Ghirardi: "Poder reducir la tasa de homicidios en la ciudad de Santa Fe", es uno de los deseos de Ghirardi.
En una entrevista, el secretario de Seguridad provincial hizo un repaso de sus aspiraciones al ocupar ese cargo en el gobierno de Binner. Realizó un análisis del crimen en la provincia y de la labor de las fuerzas para contenerlo. No descartó la posibilidad de crear una policía municipal.

Horacio Ghirardi tenía 17 años cuando llegó a Rosario desde Cañada de Gómez a estudiar Ciencia Política. Fue militante estudiantil histórico del socialismo en la UNR y al egresar trabajó con Hermes Binner y Miguel Lifschitz en cargos ejecutivos del municipio. Ahora, a los 45 y en funciones como secretario de Seguridad provincial, sentado en lo que en cualquier gestión es un sillón de fakir, define sus aspiraciones. "Disminuir los niveles de violencia urbana en las grandes ciudades: poder reducir la tasa de homicidios en la ciudad de Santa Fe, que es un caso bastante excepcional, y lo mismo en el departamento Rosario. Y también contener el delito menor que implica que el vecino salga a la calle con temor a que le suceda algo. Me iría conforme de este rol habiendo bajado esas inquietudes".

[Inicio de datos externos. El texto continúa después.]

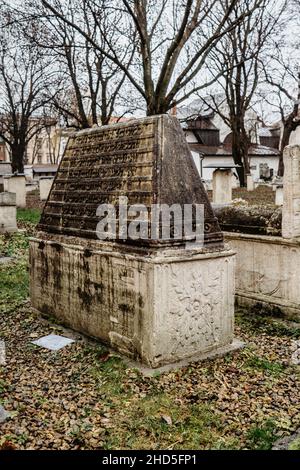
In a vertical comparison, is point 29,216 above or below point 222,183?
below

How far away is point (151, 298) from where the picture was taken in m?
4.81

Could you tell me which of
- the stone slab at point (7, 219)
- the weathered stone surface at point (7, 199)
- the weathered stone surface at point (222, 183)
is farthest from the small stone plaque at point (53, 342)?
the weathered stone surface at point (222, 183)

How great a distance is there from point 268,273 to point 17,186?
635 inches

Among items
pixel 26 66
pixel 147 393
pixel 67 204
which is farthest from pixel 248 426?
pixel 26 66

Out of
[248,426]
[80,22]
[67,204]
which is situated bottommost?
[248,426]

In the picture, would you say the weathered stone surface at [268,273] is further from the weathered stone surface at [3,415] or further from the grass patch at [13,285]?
the weathered stone surface at [3,415]

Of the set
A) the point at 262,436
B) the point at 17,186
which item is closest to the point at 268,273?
the point at 262,436

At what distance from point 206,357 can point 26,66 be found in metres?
25.3

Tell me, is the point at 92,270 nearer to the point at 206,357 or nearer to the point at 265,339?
the point at 206,357

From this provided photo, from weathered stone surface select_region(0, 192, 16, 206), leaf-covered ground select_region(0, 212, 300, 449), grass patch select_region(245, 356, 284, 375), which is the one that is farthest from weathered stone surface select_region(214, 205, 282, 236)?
weathered stone surface select_region(0, 192, 16, 206)

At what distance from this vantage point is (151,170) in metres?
5.08

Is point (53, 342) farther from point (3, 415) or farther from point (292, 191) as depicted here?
point (292, 191)

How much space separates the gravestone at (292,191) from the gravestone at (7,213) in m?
9.65

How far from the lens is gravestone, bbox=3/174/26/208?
68.1 ft
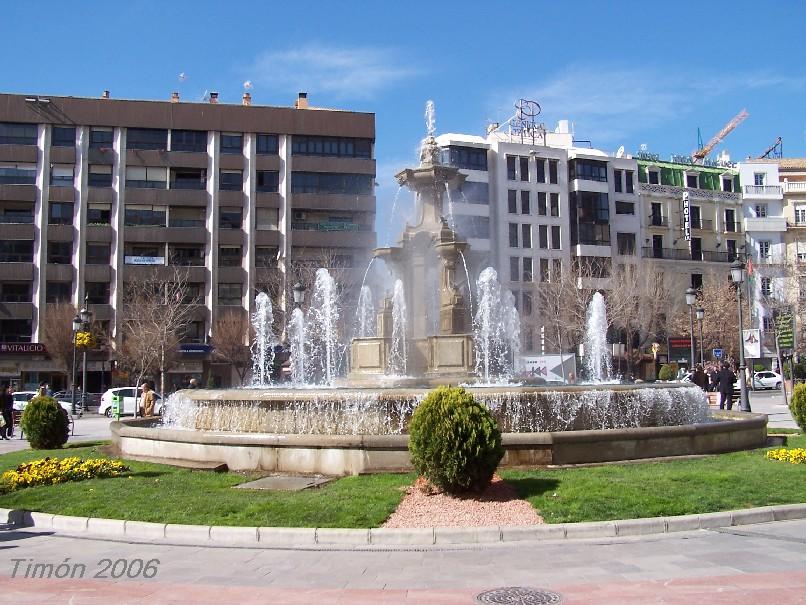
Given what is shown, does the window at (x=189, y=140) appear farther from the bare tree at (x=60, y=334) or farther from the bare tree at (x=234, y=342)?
the bare tree at (x=60, y=334)

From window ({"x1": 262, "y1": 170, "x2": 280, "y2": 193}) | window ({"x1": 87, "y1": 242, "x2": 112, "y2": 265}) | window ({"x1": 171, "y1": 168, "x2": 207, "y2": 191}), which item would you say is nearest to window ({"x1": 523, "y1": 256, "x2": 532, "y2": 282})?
window ({"x1": 262, "y1": 170, "x2": 280, "y2": 193})

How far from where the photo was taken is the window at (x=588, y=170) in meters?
63.8

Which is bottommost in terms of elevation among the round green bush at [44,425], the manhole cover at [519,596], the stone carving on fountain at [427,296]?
the manhole cover at [519,596]

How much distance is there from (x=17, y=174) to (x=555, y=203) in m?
41.1

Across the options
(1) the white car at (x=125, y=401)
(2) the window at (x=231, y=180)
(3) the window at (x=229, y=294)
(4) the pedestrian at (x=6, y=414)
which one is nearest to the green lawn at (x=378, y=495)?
(4) the pedestrian at (x=6, y=414)

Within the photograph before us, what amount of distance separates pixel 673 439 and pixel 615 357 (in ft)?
140

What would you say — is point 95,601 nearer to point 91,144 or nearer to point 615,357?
point 615,357

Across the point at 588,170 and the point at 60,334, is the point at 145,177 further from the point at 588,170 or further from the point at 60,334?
the point at 588,170

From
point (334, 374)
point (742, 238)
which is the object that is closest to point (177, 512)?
point (334, 374)

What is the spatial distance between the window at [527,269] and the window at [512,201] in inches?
153

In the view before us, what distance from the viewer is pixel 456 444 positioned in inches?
371

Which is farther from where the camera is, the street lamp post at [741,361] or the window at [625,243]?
the window at [625,243]

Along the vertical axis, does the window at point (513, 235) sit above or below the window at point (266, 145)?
below

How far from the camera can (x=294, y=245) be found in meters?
58.6
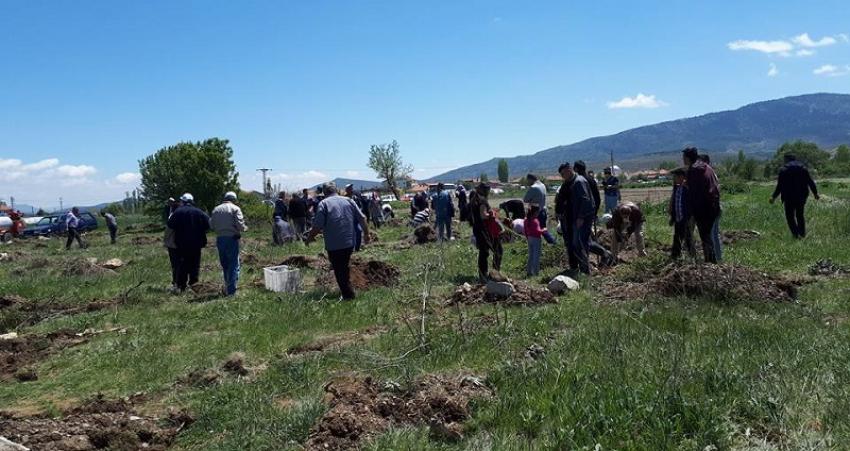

-Durante 15 años usted cumplió funciones de gobierno en Rosario. ¿Qué idea se formó en ese tiempo sobre los problemas de seguridad en una ciudad como ésta?

-En una gran ciudad como esta se combinan problemas de la trama urbana -con bolsones de exclusión y carencia de infraestructura- con tráfico de drogas. En franjas de la zona sur, noreste y oeste tenemos complicaciones serias por la reiteración de una serie de delitos y violencia urbana: se mezclan el uso de armas de fuego con comercialización de drogas. En el área central de la ciudad hay problemas de delito menor -que es grande para quien le sucede- como son los arrebatos: carteras, celulares, mochilas y violencia contra vehículos. Y nos preocupa en el espacio urbano el delito vinculado a las hinchadas de fútbol.

-¿Qué acciones van a impulsar contra esos fenómenos?

-El tipo clásico de intervención policial en algunos casos no está dando resultados: lo que pensamos en el gobierno y con los jefes policiales es un accionar común con las áreas de poder de policía municipal. Ejemplo: controlar todo lo vinculado con economías delictivas como puede ser robo de motos, venta de autopartes, o el negocio ilícito de celulares. Controlar los mercados donde se ofrece lo robado influye directamente sobre el nivel de delito. Queremos hacer intervenciones regulares con los municipios: sistematizar operativos semanales y sostenerlos en el tiempo con una asignación de recursos lógica.

-¿Hay estructura para implementar esos controles?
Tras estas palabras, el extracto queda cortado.